Student Survey on Bullying

The following excerpts are from “What Students Say About Bullying” by Stan Davis and Charisse Nixon in Educational Leadership, September 2011 (Vol. 69, #1, p. 18-23),; Davis can be reached at, Nixon at

In a recent Educational Leadership article researchers described what more than 13,000 grade 5-8 students said in response to the Youth Voice online survey about bullying (for detailed results, see Students who had experienced bullying were first asked what they did in response, and then whether it made things better or worse. Here’s what students said:

What was least effective: Trying to handle it yourself – These strategies made things worse most of the time:

  • Telling a bully to stop (worse 32% of the time, better 22%);
  • Telling the bully how they felt (worse 32%, better 25%);
  • Pretending the bullying didn’t bother them (worse 22%, better 28%).

Somewhat more effective: putting responsibility where it belongs: Reminding themselves that bullying wasn’t their fault made things better for 37% of high-school students, 35% in middle school, and 25% in elementary school. “These data suggest that as their brains develop and mature, students are increasingly able to offset the pain of being mistreated with their reflective knowledge that they are not responsible for what others choose to do to them,” say Davis and Nixon.

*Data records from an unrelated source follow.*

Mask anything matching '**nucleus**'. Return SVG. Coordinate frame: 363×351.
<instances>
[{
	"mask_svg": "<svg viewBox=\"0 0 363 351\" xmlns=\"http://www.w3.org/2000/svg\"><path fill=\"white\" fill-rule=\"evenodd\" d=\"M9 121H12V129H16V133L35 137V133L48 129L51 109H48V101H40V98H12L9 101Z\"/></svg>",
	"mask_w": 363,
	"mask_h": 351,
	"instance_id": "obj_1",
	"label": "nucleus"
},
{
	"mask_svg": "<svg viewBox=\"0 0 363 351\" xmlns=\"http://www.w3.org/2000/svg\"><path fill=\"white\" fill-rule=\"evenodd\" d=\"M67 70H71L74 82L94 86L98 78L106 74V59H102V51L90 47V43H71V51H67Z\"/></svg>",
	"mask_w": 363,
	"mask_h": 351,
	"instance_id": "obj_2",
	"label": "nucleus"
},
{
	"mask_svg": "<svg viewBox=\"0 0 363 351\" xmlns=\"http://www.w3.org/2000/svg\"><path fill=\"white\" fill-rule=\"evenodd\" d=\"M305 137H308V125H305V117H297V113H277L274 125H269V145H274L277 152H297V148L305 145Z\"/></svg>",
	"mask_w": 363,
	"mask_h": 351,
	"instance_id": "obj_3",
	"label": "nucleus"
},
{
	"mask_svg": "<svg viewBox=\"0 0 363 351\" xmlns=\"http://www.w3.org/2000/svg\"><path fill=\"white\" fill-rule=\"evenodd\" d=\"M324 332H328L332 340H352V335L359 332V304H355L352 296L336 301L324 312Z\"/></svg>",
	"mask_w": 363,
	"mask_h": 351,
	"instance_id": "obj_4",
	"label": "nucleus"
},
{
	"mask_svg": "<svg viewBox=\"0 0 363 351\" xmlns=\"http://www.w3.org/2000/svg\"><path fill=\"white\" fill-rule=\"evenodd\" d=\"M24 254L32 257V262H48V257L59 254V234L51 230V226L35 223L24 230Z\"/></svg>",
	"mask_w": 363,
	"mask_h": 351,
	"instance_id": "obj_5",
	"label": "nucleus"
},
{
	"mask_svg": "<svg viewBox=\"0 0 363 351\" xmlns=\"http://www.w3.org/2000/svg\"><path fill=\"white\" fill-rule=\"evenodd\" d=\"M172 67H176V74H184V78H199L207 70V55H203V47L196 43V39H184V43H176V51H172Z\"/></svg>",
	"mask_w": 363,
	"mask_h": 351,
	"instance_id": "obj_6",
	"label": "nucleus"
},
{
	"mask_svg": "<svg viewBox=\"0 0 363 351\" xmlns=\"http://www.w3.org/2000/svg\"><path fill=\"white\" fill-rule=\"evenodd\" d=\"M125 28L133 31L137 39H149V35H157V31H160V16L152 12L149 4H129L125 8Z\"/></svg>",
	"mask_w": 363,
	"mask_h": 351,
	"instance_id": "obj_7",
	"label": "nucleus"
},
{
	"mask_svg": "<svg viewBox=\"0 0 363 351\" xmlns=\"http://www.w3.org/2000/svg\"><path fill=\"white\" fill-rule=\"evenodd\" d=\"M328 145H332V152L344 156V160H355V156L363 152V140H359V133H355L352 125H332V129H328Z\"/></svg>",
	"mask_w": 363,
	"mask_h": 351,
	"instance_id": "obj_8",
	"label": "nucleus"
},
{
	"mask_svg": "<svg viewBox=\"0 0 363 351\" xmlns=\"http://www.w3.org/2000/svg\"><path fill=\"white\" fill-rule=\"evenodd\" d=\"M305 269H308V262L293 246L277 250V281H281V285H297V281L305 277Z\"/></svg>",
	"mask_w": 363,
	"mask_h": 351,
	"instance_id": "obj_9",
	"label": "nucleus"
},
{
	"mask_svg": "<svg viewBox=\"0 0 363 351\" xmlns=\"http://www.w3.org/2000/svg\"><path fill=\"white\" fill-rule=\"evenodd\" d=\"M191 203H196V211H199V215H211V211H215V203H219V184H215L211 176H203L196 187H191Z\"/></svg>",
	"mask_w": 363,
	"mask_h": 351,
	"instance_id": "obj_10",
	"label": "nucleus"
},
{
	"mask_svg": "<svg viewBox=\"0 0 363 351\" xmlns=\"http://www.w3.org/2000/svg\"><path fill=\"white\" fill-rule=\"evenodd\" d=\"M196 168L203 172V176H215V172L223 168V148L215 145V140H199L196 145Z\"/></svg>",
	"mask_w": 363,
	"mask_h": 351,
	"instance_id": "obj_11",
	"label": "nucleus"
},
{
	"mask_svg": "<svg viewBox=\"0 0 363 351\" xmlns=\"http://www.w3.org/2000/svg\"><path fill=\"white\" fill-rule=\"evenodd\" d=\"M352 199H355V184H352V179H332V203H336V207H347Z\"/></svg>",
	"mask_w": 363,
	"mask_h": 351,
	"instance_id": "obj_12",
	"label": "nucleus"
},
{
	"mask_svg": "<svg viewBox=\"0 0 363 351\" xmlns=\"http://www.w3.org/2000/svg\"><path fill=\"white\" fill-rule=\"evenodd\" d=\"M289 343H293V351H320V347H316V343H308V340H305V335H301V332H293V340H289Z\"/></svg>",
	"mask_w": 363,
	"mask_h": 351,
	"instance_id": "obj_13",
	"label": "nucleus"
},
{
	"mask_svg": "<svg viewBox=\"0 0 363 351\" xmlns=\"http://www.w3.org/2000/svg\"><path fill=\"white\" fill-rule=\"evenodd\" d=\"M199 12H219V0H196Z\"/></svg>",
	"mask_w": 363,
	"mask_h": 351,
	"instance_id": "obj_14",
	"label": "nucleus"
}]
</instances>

Most effective: Seeking encouragement, advice, and protection from friends and adults:

  • Telling an adult at school (38% said this made things better, 27% worse);
  • Telling an adult at home (37% better, 16% worse);
  • Telling a friend (36% better, 15% worse).

Adult support and encouragement… make things better, say the researchers. These are the key components:

  • Supervising students vigilantly;
  • Soliciting ideas from students and staff on rules, expectations, and consequences;
  • Building a school-wide framework of nurturing, warm relationships;
  • Developing procedures for staff to follow when bullying happens;
  • When appropriate, using smaller, consistent consequences to foster acceptance of responsibility;
  • Dealing with more serious offenses with progressive discipline steps, parent notification, and interventions to help bullies learn more positive behaviors;
  • Making retaliation or threat of retaliation for “telling” a serious offense.
  • Helping chronic bullies develop empathy, self-control, and anger management;
  • Getting students involved in hobbies, service activities, and strong connections with peers.

What can fellow students do to help? They don’t have to “stand up” to bullies. Instead, say the researchers, “small, quiet actions of support, such as calling the bullied student at home to encourage him or her, can also be effective.” The study identified 9,000 “quiet heroes” who behaved in this way and said they believed it made a positive difference.